» **Description of the task**
The lines you need are those holding the word "site"; pull them from the material.

» **Input records**
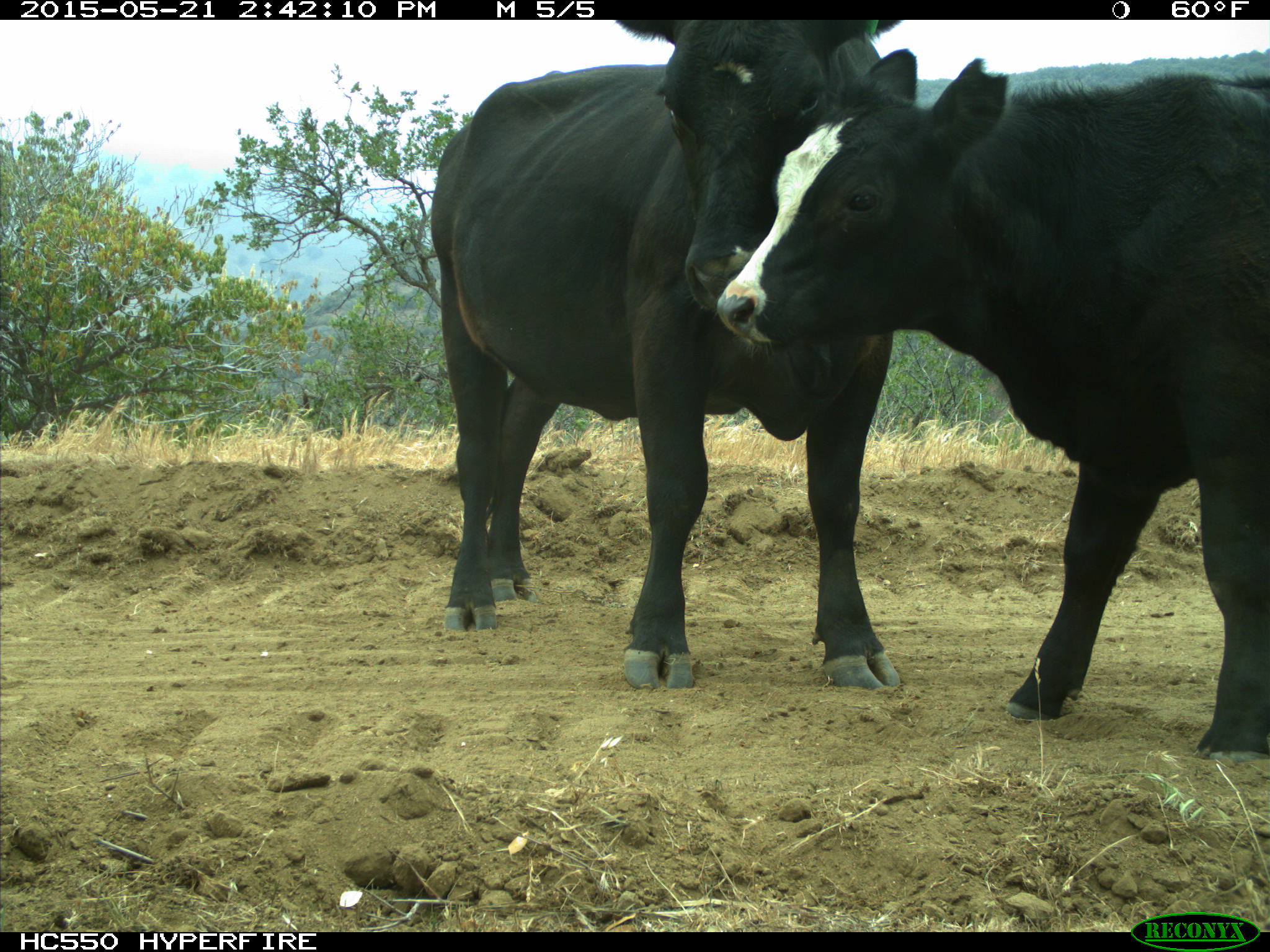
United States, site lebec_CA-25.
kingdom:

---

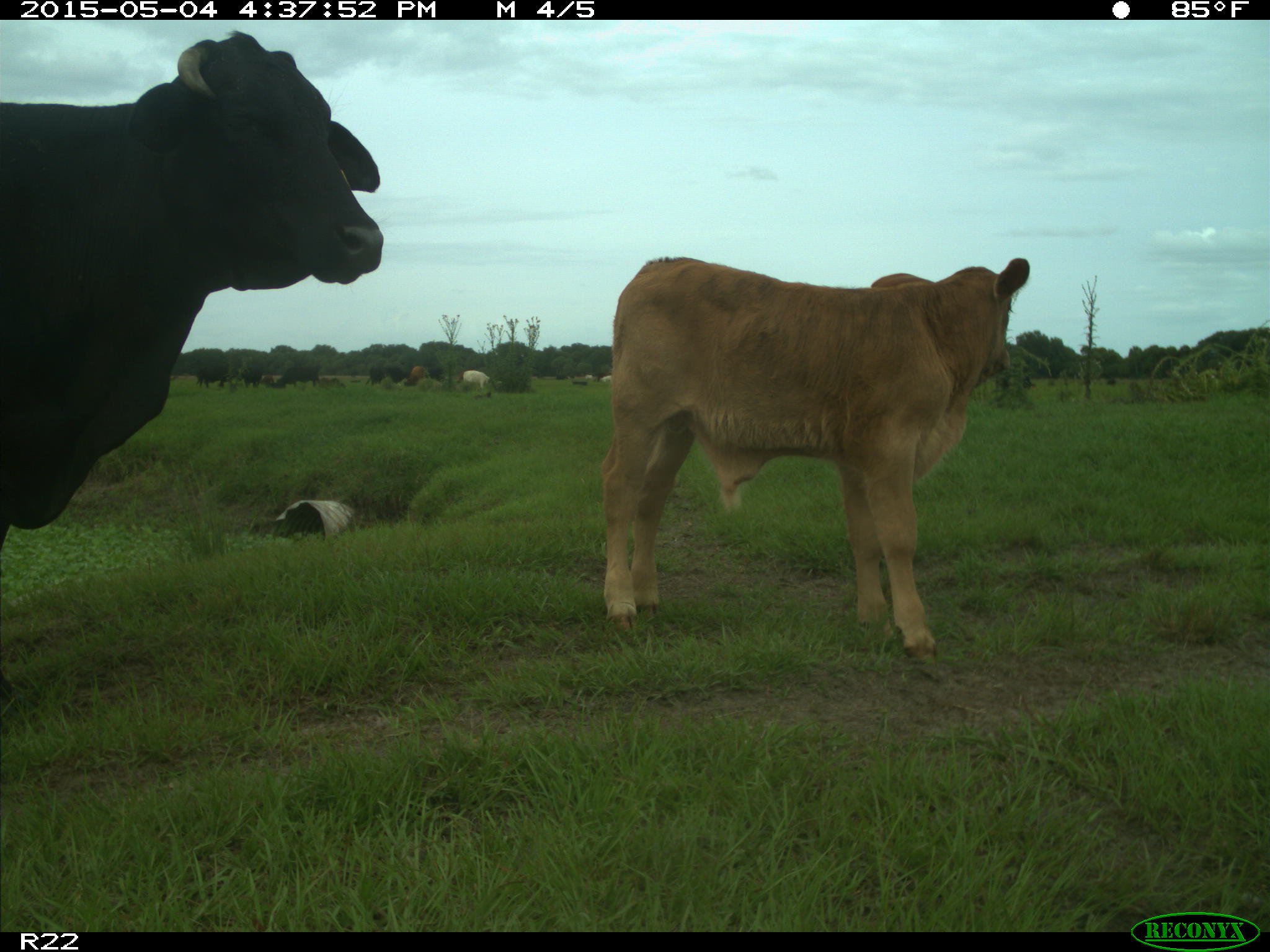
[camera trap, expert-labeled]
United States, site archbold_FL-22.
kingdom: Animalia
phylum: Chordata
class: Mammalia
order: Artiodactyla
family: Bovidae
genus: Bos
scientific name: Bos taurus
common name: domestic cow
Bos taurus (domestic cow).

» **Answer space**
United States, site lebec_CA-25.
United States, site archbold_FL-22.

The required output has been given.